少子化をめぐって話題になったのが『令和4年版 男女共同参画白書』の記述である。白書の中で、高度経済成長の時代までは過半数が見合いによる結婚であったものが、今は完全に逆転して、88%が恋愛結婚になっている。
これに関連して「令和和3年度 人生100年時代における結婚・仕事・収入に関する調査」の結果から、「これまでの恋人の数・デートした人数」を掲載している(特-38図)。それによると、20代の独身男性では4割が恋人ゼロ、デートした人数もゼロと回答しているという。若者が配偶者となる相手を見つけにくい時代になったという。
テレビのワイドショーでは、男子の草食化としてこのことだけが切り取られ、大きく報道された。しかしこの解釈は正しくないとの批判もある。

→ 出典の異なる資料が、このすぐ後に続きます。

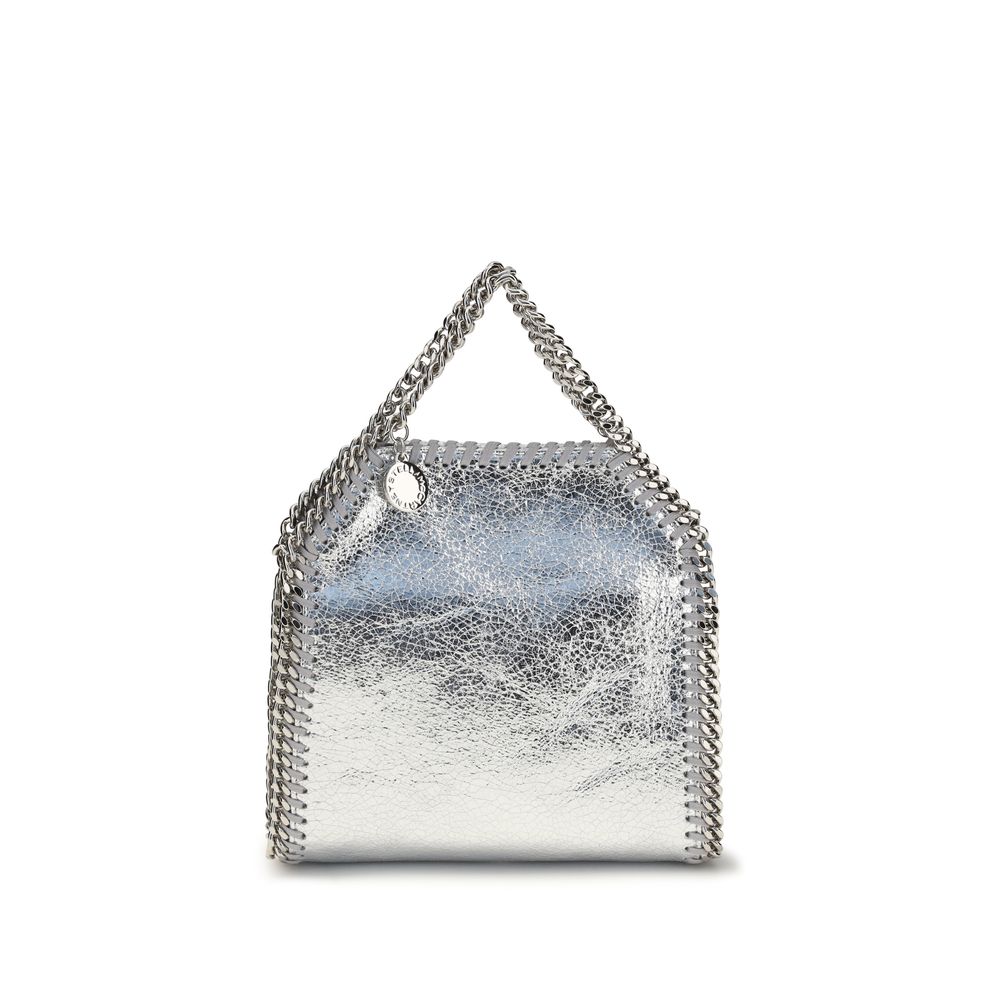 STELLA MCCARTNEY rankinė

別の調査によると、男性の年齢別デート経験率はもっと高く、18歳くらいで6割を超えている。また1963~68年生まれも、81~86年生まれも、そして93~99年生まれも、大きな変化がないというのだ(荒川和久「『デート経験なし4割』で大騒ぎするが、40年前も20年前も若者男子のデート率は変わらない」)
男女共同参画社会白書に関連して内閣府に設置された「人生100年時代の結婚と家族に関する研究会(第11回)」ではとんでもない報告が行われていた(2022年4月7日)。「恋愛格差社会」における「恋愛弱者」を支援する必要があり、そのためにはアドバイザーを養成し、見た目の改善や自信をつけるためにセミナーを開催することが提案されている。そこで具体的な教育の例として挙げられたのが、「壁ドン・告白・プロポーズの練習・恋愛ゼミ」なのだ。

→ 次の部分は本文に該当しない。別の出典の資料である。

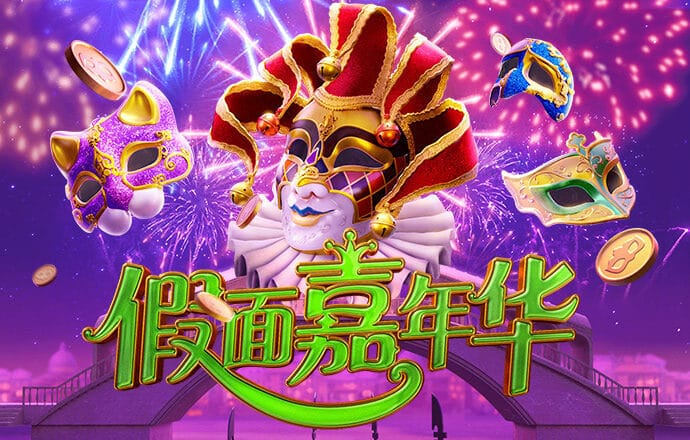 雷泽体育官方入口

あくまで公開された報告資料だけによる理解なので正確ではないかもしれないが、問題が2つはありそうだ。第1は恋愛成就のために、見た目の良さの重視、壁ドンなど、時代錯誤な方法が真面目に取り上げられていることは、まさに男性主導でなければならないかのようなジェンダー観に基づいているのではないかということ。第2は自信を持てずに恋愛や結婚に踏み込めない若者が少なくないことは事実だが、本質的な問題として、不安定な非正規雇用の増加、十分ではない給与水準、キャリア教育の不足がある。